La tercera guerra mundial hace tiempo que se desató. Es una guerra de información y contrainformación, y no tiene un frente definido. Por eso todos somos combatientes en ella. Unos de forma activa como soldados de las agencias de ciberespionaje; otros -la mayoría de los ciudadanos- de forma pasiva, pero igualmente involucrados porque somos portadores de información. Somos las víctimas civiles de una confrontación en la que la noción de amigo y enemigo se desdibuja notablemente, como ha puesto de manifiesto el último escándalo de espionaje de los Estados Unidos a sus socios europeos. Como estamos viendo, es una guerra donde vale todo, primero porque es mucho menos sangrienta que la guerra tradicional y tiene un menor coste político; y en segundo lugar porque la victoria, es decir la obtención de información valiosa, es mucho más importante que conquistar un pedazo de tierra ensangrentada. 
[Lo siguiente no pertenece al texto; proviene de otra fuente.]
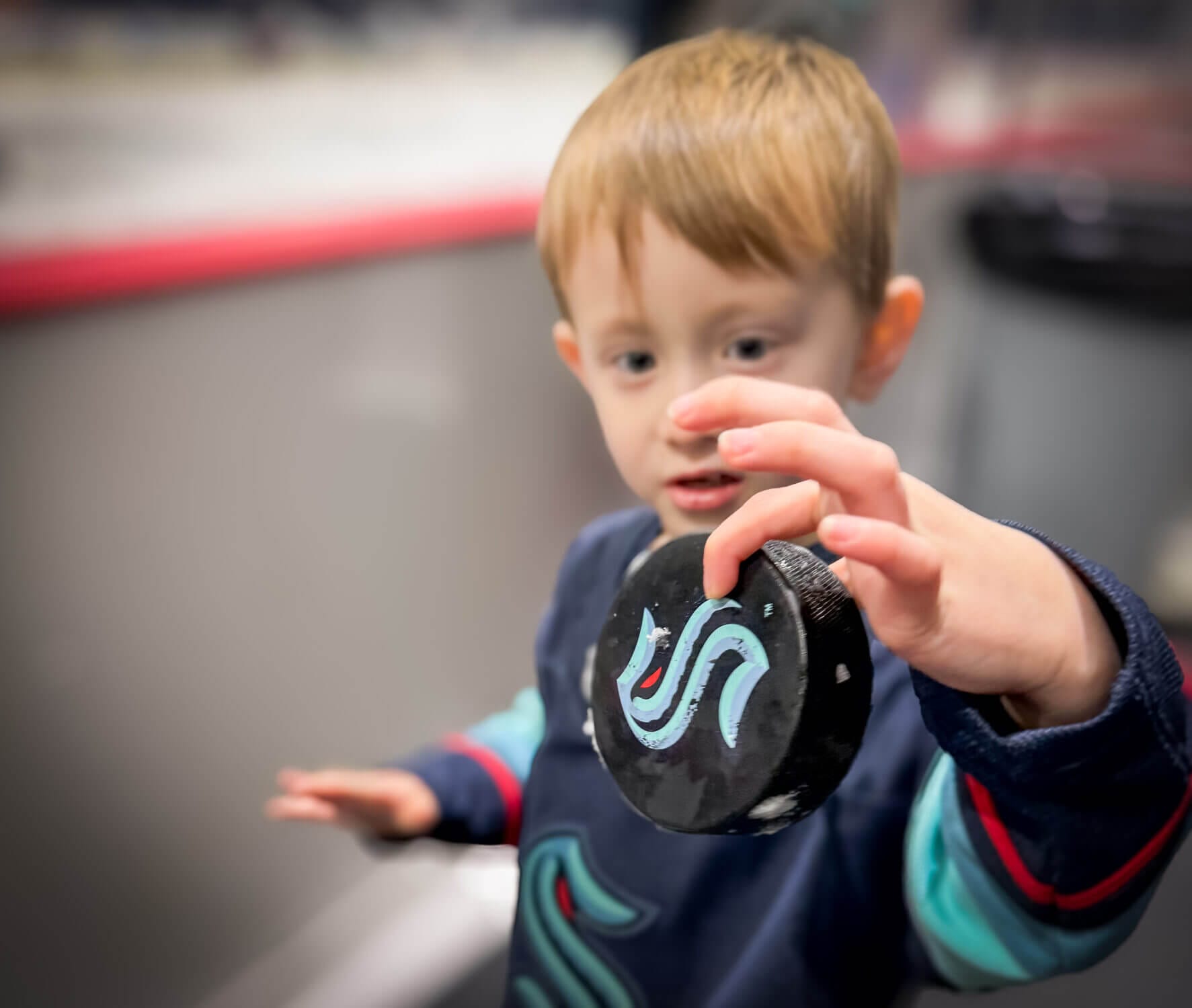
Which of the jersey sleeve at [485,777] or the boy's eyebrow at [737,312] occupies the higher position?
the boy's eyebrow at [737,312]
Esta situación no tiene vuelta atrás. No hace falta que echemos mano de teorías conspirativas, sino de la pura lógica y del sentido común. El futuro será cada vez más un enfrentamiento cibernético entre potencias, donde la que tenga mayor información, de mayor calidad y anticipándose a sus competidoras, tendrá ganada la guerra. Y nosotros, los comunes mortales, estamos en medio del campo de batalla, totalmente involucrados en la confrontación porque todos somos sospechosos. Los combatientes ya no usan uniformes distintivos, se camuflan en medio de una masa social difícilmente distinguible. Sus armas no son de fuego, sino palabras clave, las que intentan detectar los programas rastreadores de la red y que encienden las alarmas gubernamentales. 

Somos enemigos potenciales y potencialmente peligrosos hasta que se demuestre lo contrario. Puede no gustarnos, pero es así, definitivamente. El Gran Hermano nos vigila.